Visa's plan includes merchant incentives to upgrade to EMV & Contactless chip-enabled terminals, requirements for acquirer processors to support chip acceptance and the introduction of U.S. liability shift policies.
As such 3 dates have been set by Visa and they have been backed by MasterCard, American Express and Discover.
October 2012: Waive Payment Card Industry Data Security Standard (PCI DSS) compliance validation requirements to encourage merchant investment in contact and contactless chip payment terminals. Will also require acquirer processors to ensure that their systems support dynamic data acceptance (i.e., chip) and will institute a domestic and cross-border counterfeit liability shift.
April 2013: Will require U.S. acquirer processors and sub-processor service providers to be able to support merchant acceptance of chip transactions no later than April 1, 2013. This is the only mandate that Visa has introduced into the US market, as Liability shift is not considered a mandate. Chip acceptance will require service providers to be able to carry and process additional data that is included in chip transactions, including the cryptographic message that makes each EMV transaction unique. Will provide additional guidance as part of its bi-annual Business Enhancements Release for acquirer processors to certify that their systems can support EMV contact and contactless chip transactions.

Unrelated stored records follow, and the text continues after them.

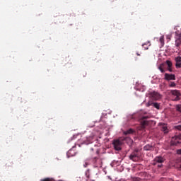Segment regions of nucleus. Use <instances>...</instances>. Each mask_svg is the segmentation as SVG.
Segmentation results:
<instances>
[{
  "mask_svg": "<svg viewBox=\"0 0 181 181\" xmlns=\"http://www.w3.org/2000/svg\"><path fill=\"white\" fill-rule=\"evenodd\" d=\"M161 131L164 132V134H168L169 132V129H168V124L165 123H159Z\"/></svg>",
  "mask_w": 181,
  "mask_h": 181,
  "instance_id": "6e6552de",
  "label": "nucleus"
},
{
  "mask_svg": "<svg viewBox=\"0 0 181 181\" xmlns=\"http://www.w3.org/2000/svg\"><path fill=\"white\" fill-rule=\"evenodd\" d=\"M160 43H163V37H161L160 38Z\"/></svg>",
  "mask_w": 181,
  "mask_h": 181,
  "instance_id": "a878e982",
  "label": "nucleus"
},
{
  "mask_svg": "<svg viewBox=\"0 0 181 181\" xmlns=\"http://www.w3.org/2000/svg\"><path fill=\"white\" fill-rule=\"evenodd\" d=\"M176 64L175 66L177 69H181V57H177L175 59Z\"/></svg>",
  "mask_w": 181,
  "mask_h": 181,
  "instance_id": "9d476101",
  "label": "nucleus"
},
{
  "mask_svg": "<svg viewBox=\"0 0 181 181\" xmlns=\"http://www.w3.org/2000/svg\"><path fill=\"white\" fill-rule=\"evenodd\" d=\"M165 158L162 157V156H156L154 160H153V165L155 166V165H156L157 163H163V162H165Z\"/></svg>",
  "mask_w": 181,
  "mask_h": 181,
  "instance_id": "0eeeda50",
  "label": "nucleus"
},
{
  "mask_svg": "<svg viewBox=\"0 0 181 181\" xmlns=\"http://www.w3.org/2000/svg\"><path fill=\"white\" fill-rule=\"evenodd\" d=\"M171 94H172V95L175 97V99L173 100V101H180V97H181V93H180V90H171Z\"/></svg>",
  "mask_w": 181,
  "mask_h": 181,
  "instance_id": "20e7f679",
  "label": "nucleus"
},
{
  "mask_svg": "<svg viewBox=\"0 0 181 181\" xmlns=\"http://www.w3.org/2000/svg\"><path fill=\"white\" fill-rule=\"evenodd\" d=\"M149 46H151V42H147L142 45V47L144 48V50H148V49H149Z\"/></svg>",
  "mask_w": 181,
  "mask_h": 181,
  "instance_id": "ddd939ff",
  "label": "nucleus"
},
{
  "mask_svg": "<svg viewBox=\"0 0 181 181\" xmlns=\"http://www.w3.org/2000/svg\"><path fill=\"white\" fill-rule=\"evenodd\" d=\"M137 56H141V54H139V53H136Z\"/></svg>",
  "mask_w": 181,
  "mask_h": 181,
  "instance_id": "c756f323",
  "label": "nucleus"
},
{
  "mask_svg": "<svg viewBox=\"0 0 181 181\" xmlns=\"http://www.w3.org/2000/svg\"><path fill=\"white\" fill-rule=\"evenodd\" d=\"M112 144L115 151H121V146H122V141H121L119 139H117L113 141Z\"/></svg>",
  "mask_w": 181,
  "mask_h": 181,
  "instance_id": "7ed1b4c3",
  "label": "nucleus"
},
{
  "mask_svg": "<svg viewBox=\"0 0 181 181\" xmlns=\"http://www.w3.org/2000/svg\"><path fill=\"white\" fill-rule=\"evenodd\" d=\"M151 97L153 100H155L156 101L162 98V95H160L158 92H153L151 93Z\"/></svg>",
  "mask_w": 181,
  "mask_h": 181,
  "instance_id": "1a4fd4ad",
  "label": "nucleus"
},
{
  "mask_svg": "<svg viewBox=\"0 0 181 181\" xmlns=\"http://www.w3.org/2000/svg\"><path fill=\"white\" fill-rule=\"evenodd\" d=\"M130 160L133 162H138L141 159V155H139V149L135 148L134 151L129 156Z\"/></svg>",
  "mask_w": 181,
  "mask_h": 181,
  "instance_id": "f257e3e1",
  "label": "nucleus"
},
{
  "mask_svg": "<svg viewBox=\"0 0 181 181\" xmlns=\"http://www.w3.org/2000/svg\"><path fill=\"white\" fill-rule=\"evenodd\" d=\"M166 64L168 66L167 70L170 71V73H172L173 71V69H172V66H173L172 62H170V60H167Z\"/></svg>",
  "mask_w": 181,
  "mask_h": 181,
  "instance_id": "9b49d317",
  "label": "nucleus"
},
{
  "mask_svg": "<svg viewBox=\"0 0 181 181\" xmlns=\"http://www.w3.org/2000/svg\"><path fill=\"white\" fill-rule=\"evenodd\" d=\"M164 80H166V81H170L171 80H176V75L165 73L164 75Z\"/></svg>",
  "mask_w": 181,
  "mask_h": 181,
  "instance_id": "423d86ee",
  "label": "nucleus"
},
{
  "mask_svg": "<svg viewBox=\"0 0 181 181\" xmlns=\"http://www.w3.org/2000/svg\"><path fill=\"white\" fill-rule=\"evenodd\" d=\"M176 110L179 112H181V105H177L176 106Z\"/></svg>",
  "mask_w": 181,
  "mask_h": 181,
  "instance_id": "aec40b11",
  "label": "nucleus"
},
{
  "mask_svg": "<svg viewBox=\"0 0 181 181\" xmlns=\"http://www.w3.org/2000/svg\"><path fill=\"white\" fill-rule=\"evenodd\" d=\"M41 181H54V180L52 178H45L44 180H42Z\"/></svg>",
  "mask_w": 181,
  "mask_h": 181,
  "instance_id": "4be33fe9",
  "label": "nucleus"
},
{
  "mask_svg": "<svg viewBox=\"0 0 181 181\" xmlns=\"http://www.w3.org/2000/svg\"><path fill=\"white\" fill-rule=\"evenodd\" d=\"M164 67H165V64H160L158 66V70H160L161 73H165V70Z\"/></svg>",
  "mask_w": 181,
  "mask_h": 181,
  "instance_id": "4468645a",
  "label": "nucleus"
},
{
  "mask_svg": "<svg viewBox=\"0 0 181 181\" xmlns=\"http://www.w3.org/2000/svg\"><path fill=\"white\" fill-rule=\"evenodd\" d=\"M151 105H153V103H152V102H148V103L146 104V107H151Z\"/></svg>",
  "mask_w": 181,
  "mask_h": 181,
  "instance_id": "b1692460",
  "label": "nucleus"
},
{
  "mask_svg": "<svg viewBox=\"0 0 181 181\" xmlns=\"http://www.w3.org/2000/svg\"><path fill=\"white\" fill-rule=\"evenodd\" d=\"M88 141H90V139H93V136L86 137Z\"/></svg>",
  "mask_w": 181,
  "mask_h": 181,
  "instance_id": "bb28decb",
  "label": "nucleus"
},
{
  "mask_svg": "<svg viewBox=\"0 0 181 181\" xmlns=\"http://www.w3.org/2000/svg\"><path fill=\"white\" fill-rule=\"evenodd\" d=\"M72 152H73V149H70L68 151V155H71V156H74L76 154H73Z\"/></svg>",
  "mask_w": 181,
  "mask_h": 181,
  "instance_id": "412c9836",
  "label": "nucleus"
},
{
  "mask_svg": "<svg viewBox=\"0 0 181 181\" xmlns=\"http://www.w3.org/2000/svg\"><path fill=\"white\" fill-rule=\"evenodd\" d=\"M85 175H86V177H87L88 179H90V169H88V170L86 171Z\"/></svg>",
  "mask_w": 181,
  "mask_h": 181,
  "instance_id": "a211bd4d",
  "label": "nucleus"
},
{
  "mask_svg": "<svg viewBox=\"0 0 181 181\" xmlns=\"http://www.w3.org/2000/svg\"><path fill=\"white\" fill-rule=\"evenodd\" d=\"M180 169L181 170V164H180Z\"/></svg>",
  "mask_w": 181,
  "mask_h": 181,
  "instance_id": "2f4dec72",
  "label": "nucleus"
},
{
  "mask_svg": "<svg viewBox=\"0 0 181 181\" xmlns=\"http://www.w3.org/2000/svg\"><path fill=\"white\" fill-rule=\"evenodd\" d=\"M153 107L154 108H156L157 110H159V107H160V105L158 103H153Z\"/></svg>",
  "mask_w": 181,
  "mask_h": 181,
  "instance_id": "f3484780",
  "label": "nucleus"
},
{
  "mask_svg": "<svg viewBox=\"0 0 181 181\" xmlns=\"http://www.w3.org/2000/svg\"><path fill=\"white\" fill-rule=\"evenodd\" d=\"M124 135H128L129 134H134V130L132 129H129V130L124 132Z\"/></svg>",
  "mask_w": 181,
  "mask_h": 181,
  "instance_id": "dca6fc26",
  "label": "nucleus"
},
{
  "mask_svg": "<svg viewBox=\"0 0 181 181\" xmlns=\"http://www.w3.org/2000/svg\"><path fill=\"white\" fill-rule=\"evenodd\" d=\"M169 87H176V83L175 82H170Z\"/></svg>",
  "mask_w": 181,
  "mask_h": 181,
  "instance_id": "6ab92c4d",
  "label": "nucleus"
},
{
  "mask_svg": "<svg viewBox=\"0 0 181 181\" xmlns=\"http://www.w3.org/2000/svg\"><path fill=\"white\" fill-rule=\"evenodd\" d=\"M162 166H163V165H162V164H158V168H162Z\"/></svg>",
  "mask_w": 181,
  "mask_h": 181,
  "instance_id": "c85d7f7f",
  "label": "nucleus"
},
{
  "mask_svg": "<svg viewBox=\"0 0 181 181\" xmlns=\"http://www.w3.org/2000/svg\"><path fill=\"white\" fill-rule=\"evenodd\" d=\"M97 160V158H94V160Z\"/></svg>",
  "mask_w": 181,
  "mask_h": 181,
  "instance_id": "7c9ffc66",
  "label": "nucleus"
},
{
  "mask_svg": "<svg viewBox=\"0 0 181 181\" xmlns=\"http://www.w3.org/2000/svg\"><path fill=\"white\" fill-rule=\"evenodd\" d=\"M91 151H93V148H91Z\"/></svg>",
  "mask_w": 181,
  "mask_h": 181,
  "instance_id": "72a5a7b5",
  "label": "nucleus"
},
{
  "mask_svg": "<svg viewBox=\"0 0 181 181\" xmlns=\"http://www.w3.org/2000/svg\"><path fill=\"white\" fill-rule=\"evenodd\" d=\"M88 166V163H85L84 164H83V167L84 168H87Z\"/></svg>",
  "mask_w": 181,
  "mask_h": 181,
  "instance_id": "393cba45",
  "label": "nucleus"
},
{
  "mask_svg": "<svg viewBox=\"0 0 181 181\" xmlns=\"http://www.w3.org/2000/svg\"><path fill=\"white\" fill-rule=\"evenodd\" d=\"M91 181H95V180H92Z\"/></svg>",
  "mask_w": 181,
  "mask_h": 181,
  "instance_id": "473e14b6",
  "label": "nucleus"
},
{
  "mask_svg": "<svg viewBox=\"0 0 181 181\" xmlns=\"http://www.w3.org/2000/svg\"><path fill=\"white\" fill-rule=\"evenodd\" d=\"M149 118V116H144L141 119V128L144 129L147 125H149V121L146 120Z\"/></svg>",
  "mask_w": 181,
  "mask_h": 181,
  "instance_id": "39448f33",
  "label": "nucleus"
},
{
  "mask_svg": "<svg viewBox=\"0 0 181 181\" xmlns=\"http://www.w3.org/2000/svg\"><path fill=\"white\" fill-rule=\"evenodd\" d=\"M153 149V146L147 144L144 147V151H152Z\"/></svg>",
  "mask_w": 181,
  "mask_h": 181,
  "instance_id": "f8f14e48",
  "label": "nucleus"
},
{
  "mask_svg": "<svg viewBox=\"0 0 181 181\" xmlns=\"http://www.w3.org/2000/svg\"><path fill=\"white\" fill-rule=\"evenodd\" d=\"M65 60H66V62H70V57H66Z\"/></svg>",
  "mask_w": 181,
  "mask_h": 181,
  "instance_id": "cd10ccee",
  "label": "nucleus"
},
{
  "mask_svg": "<svg viewBox=\"0 0 181 181\" xmlns=\"http://www.w3.org/2000/svg\"><path fill=\"white\" fill-rule=\"evenodd\" d=\"M180 45H181V39H180V37L178 39H177L175 40V46L177 47H179V46H180Z\"/></svg>",
  "mask_w": 181,
  "mask_h": 181,
  "instance_id": "2eb2a0df",
  "label": "nucleus"
},
{
  "mask_svg": "<svg viewBox=\"0 0 181 181\" xmlns=\"http://www.w3.org/2000/svg\"><path fill=\"white\" fill-rule=\"evenodd\" d=\"M181 144V134L178 136H175L171 139V145H175L177 146V145Z\"/></svg>",
  "mask_w": 181,
  "mask_h": 181,
  "instance_id": "f03ea898",
  "label": "nucleus"
},
{
  "mask_svg": "<svg viewBox=\"0 0 181 181\" xmlns=\"http://www.w3.org/2000/svg\"><path fill=\"white\" fill-rule=\"evenodd\" d=\"M175 129H178V131H181V125H177L175 127Z\"/></svg>",
  "mask_w": 181,
  "mask_h": 181,
  "instance_id": "5701e85b",
  "label": "nucleus"
}]
</instances>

October 2015: Plans that effective 1 October 2015, the U.S. will be included in the Global POS Liability Shift Policy, which will apply to all issuers and merchants' acquirers in the U.S., with the exception of transactions at Automated Fuel Dispensers (AFDs). Transactions made at AFDs will be excluded from the liability shift for a period of two (2) years due to the challenges faced by the petroleum industry in upgrading terminals to accept EMV chip cards. Similarly, effective 1 October 2017, transactions made at AFD terminals will be included in the Global POS Liability Shift Policy.